# [Problem description]
Would you please copy each line of the listing that mentions "wildlife"?

== Segment start ==

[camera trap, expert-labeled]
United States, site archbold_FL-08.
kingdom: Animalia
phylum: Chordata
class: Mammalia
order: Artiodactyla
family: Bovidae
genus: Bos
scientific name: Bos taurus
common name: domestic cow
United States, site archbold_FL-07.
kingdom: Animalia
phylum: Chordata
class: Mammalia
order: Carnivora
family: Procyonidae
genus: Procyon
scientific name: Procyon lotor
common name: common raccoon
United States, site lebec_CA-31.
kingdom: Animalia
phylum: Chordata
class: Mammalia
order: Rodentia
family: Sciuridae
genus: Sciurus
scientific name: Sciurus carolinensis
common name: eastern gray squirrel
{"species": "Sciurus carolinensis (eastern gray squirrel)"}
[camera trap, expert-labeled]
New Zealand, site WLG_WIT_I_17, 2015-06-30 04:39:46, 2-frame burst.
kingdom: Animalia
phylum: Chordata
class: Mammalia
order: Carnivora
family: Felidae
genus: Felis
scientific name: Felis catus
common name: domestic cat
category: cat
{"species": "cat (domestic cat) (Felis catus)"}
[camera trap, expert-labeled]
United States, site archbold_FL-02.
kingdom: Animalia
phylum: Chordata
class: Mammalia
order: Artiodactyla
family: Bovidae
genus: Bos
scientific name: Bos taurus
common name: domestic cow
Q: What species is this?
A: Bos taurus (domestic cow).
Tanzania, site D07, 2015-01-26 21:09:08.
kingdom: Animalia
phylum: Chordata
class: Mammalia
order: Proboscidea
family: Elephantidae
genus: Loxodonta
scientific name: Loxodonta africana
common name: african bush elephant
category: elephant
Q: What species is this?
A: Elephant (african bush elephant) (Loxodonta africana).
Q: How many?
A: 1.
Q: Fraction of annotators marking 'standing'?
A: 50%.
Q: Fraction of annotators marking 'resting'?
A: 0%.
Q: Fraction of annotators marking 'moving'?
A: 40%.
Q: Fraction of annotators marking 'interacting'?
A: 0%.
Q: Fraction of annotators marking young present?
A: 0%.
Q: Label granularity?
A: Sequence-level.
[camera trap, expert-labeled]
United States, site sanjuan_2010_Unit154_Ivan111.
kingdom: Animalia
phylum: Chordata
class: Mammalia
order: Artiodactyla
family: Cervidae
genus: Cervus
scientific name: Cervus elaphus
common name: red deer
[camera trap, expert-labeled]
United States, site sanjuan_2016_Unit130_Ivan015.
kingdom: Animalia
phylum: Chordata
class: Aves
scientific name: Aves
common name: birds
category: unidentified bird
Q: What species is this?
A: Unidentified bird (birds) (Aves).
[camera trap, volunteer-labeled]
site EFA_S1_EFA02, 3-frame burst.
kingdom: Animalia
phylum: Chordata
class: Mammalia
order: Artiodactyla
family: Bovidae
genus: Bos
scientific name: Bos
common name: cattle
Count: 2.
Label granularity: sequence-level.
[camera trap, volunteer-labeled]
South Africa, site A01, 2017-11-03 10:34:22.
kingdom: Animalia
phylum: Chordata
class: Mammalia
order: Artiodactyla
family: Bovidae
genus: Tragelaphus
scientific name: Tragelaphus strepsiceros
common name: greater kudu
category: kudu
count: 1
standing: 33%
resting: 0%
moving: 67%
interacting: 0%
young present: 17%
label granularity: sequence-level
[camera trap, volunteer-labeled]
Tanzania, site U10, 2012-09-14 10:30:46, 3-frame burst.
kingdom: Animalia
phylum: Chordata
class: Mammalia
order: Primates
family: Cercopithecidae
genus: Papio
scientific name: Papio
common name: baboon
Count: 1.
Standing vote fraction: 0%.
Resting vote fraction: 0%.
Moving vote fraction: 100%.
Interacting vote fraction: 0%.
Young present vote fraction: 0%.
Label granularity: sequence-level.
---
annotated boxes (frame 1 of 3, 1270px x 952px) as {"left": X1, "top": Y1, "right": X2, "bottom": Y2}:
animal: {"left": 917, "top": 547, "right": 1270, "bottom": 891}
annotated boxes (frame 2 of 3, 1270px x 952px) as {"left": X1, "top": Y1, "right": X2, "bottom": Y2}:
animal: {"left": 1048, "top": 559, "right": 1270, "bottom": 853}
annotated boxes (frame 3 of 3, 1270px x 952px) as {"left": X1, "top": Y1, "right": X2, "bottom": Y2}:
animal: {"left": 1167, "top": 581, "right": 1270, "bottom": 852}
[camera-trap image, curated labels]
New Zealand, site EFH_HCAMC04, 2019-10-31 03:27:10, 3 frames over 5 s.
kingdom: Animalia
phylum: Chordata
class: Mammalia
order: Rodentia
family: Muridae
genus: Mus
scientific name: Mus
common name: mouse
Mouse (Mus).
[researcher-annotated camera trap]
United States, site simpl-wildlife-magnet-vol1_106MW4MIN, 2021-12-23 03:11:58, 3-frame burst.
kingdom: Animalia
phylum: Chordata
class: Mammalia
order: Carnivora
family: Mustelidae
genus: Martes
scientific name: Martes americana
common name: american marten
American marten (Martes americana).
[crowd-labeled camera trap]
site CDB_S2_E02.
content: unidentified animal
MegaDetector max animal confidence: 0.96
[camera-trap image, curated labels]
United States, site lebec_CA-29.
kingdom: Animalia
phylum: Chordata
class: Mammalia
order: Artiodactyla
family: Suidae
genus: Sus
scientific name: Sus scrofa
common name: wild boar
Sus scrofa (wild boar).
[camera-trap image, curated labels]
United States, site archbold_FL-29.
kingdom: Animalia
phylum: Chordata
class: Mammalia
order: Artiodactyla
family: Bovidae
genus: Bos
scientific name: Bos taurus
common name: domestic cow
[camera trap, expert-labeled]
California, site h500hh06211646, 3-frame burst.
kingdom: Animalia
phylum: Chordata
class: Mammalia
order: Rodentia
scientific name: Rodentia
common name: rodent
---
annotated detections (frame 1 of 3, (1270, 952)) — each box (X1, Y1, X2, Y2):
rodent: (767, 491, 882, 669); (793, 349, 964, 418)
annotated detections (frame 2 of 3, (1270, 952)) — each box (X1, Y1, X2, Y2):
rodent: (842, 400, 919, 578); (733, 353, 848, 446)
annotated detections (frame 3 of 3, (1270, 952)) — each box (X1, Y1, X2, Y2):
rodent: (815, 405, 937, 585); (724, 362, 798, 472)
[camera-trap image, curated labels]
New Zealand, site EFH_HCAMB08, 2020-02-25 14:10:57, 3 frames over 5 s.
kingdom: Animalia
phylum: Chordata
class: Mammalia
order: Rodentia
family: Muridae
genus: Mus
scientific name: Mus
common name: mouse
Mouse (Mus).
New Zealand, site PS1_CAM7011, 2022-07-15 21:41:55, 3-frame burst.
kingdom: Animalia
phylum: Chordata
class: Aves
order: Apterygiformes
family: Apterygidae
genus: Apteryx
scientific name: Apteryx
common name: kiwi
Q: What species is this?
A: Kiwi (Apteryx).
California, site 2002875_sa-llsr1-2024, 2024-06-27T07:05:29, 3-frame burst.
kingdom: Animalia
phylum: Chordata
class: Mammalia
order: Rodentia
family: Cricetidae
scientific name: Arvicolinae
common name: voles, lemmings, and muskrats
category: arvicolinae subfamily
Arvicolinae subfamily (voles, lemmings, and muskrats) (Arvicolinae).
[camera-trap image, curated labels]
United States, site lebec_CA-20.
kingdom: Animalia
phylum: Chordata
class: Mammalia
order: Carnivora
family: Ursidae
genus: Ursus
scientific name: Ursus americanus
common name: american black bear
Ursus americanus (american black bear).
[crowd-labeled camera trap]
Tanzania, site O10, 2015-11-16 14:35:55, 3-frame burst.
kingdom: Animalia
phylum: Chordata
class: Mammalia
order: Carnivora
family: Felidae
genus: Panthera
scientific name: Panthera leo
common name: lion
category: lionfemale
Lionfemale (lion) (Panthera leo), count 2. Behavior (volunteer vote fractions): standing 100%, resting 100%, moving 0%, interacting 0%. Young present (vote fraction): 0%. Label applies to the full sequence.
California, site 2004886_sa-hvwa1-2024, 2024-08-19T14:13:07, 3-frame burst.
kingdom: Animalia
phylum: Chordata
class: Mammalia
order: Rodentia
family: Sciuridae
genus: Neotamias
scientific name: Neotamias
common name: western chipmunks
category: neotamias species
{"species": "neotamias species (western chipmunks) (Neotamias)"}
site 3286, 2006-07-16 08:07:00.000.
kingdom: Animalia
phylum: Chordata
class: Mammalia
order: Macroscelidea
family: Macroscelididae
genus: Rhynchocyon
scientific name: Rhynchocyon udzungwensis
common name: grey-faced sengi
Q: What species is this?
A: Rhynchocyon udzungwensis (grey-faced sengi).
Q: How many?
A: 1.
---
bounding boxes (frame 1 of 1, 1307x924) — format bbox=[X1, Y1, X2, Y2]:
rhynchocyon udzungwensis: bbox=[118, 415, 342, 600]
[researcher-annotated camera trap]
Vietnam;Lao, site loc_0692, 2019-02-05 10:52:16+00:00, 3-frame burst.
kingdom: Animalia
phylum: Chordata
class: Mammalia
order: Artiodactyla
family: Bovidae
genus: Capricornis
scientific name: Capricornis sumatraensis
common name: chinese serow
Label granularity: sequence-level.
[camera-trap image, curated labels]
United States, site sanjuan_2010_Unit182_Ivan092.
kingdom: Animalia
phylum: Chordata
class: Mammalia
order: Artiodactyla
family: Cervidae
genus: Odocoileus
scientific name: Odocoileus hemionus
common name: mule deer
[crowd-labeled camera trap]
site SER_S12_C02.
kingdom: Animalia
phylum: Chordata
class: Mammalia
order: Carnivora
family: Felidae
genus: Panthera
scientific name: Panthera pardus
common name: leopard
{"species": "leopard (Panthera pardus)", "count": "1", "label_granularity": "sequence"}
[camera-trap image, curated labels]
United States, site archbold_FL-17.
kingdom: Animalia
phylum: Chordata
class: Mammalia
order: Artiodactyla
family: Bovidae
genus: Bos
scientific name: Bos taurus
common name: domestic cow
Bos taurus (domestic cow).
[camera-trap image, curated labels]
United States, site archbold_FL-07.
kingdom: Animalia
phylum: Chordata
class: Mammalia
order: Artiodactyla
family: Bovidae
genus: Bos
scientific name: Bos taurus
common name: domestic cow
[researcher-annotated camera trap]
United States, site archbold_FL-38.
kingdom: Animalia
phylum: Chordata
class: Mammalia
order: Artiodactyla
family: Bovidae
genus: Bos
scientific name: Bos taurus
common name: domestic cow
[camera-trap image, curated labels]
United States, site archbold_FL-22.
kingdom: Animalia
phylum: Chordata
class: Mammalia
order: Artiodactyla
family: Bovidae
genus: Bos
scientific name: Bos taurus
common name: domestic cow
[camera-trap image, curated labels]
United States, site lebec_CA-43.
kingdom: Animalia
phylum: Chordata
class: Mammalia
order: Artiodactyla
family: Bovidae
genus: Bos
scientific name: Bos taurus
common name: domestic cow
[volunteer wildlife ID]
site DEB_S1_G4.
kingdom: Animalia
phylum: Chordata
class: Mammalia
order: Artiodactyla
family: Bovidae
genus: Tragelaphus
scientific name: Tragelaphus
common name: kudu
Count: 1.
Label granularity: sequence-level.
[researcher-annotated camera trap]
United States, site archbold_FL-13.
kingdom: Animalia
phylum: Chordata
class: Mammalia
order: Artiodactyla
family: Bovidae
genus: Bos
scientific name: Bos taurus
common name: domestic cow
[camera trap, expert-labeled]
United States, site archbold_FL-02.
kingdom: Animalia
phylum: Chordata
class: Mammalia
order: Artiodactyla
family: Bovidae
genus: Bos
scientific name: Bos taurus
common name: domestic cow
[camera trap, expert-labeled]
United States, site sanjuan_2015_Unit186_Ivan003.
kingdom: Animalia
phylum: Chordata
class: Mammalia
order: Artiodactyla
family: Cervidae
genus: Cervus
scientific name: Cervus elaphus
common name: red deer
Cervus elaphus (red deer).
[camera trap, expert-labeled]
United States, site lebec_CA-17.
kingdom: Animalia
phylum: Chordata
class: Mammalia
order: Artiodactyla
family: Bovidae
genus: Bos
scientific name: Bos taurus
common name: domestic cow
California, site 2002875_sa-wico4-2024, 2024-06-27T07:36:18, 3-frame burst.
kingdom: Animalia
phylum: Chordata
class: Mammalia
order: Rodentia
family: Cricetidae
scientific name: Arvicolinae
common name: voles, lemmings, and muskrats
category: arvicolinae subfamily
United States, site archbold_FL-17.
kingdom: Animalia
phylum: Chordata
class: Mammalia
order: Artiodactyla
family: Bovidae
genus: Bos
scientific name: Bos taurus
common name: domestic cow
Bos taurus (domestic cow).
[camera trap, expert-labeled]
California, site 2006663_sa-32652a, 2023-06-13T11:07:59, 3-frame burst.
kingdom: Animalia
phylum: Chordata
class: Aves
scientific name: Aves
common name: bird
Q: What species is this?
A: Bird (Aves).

== Segment end ==

# [Result of this task]
United States, site simpl-wildlife-magnet-vol1_106MW4MIN, 2021-12-23 03:11:58, 3-frame burst.
[volunteer wildlife ID]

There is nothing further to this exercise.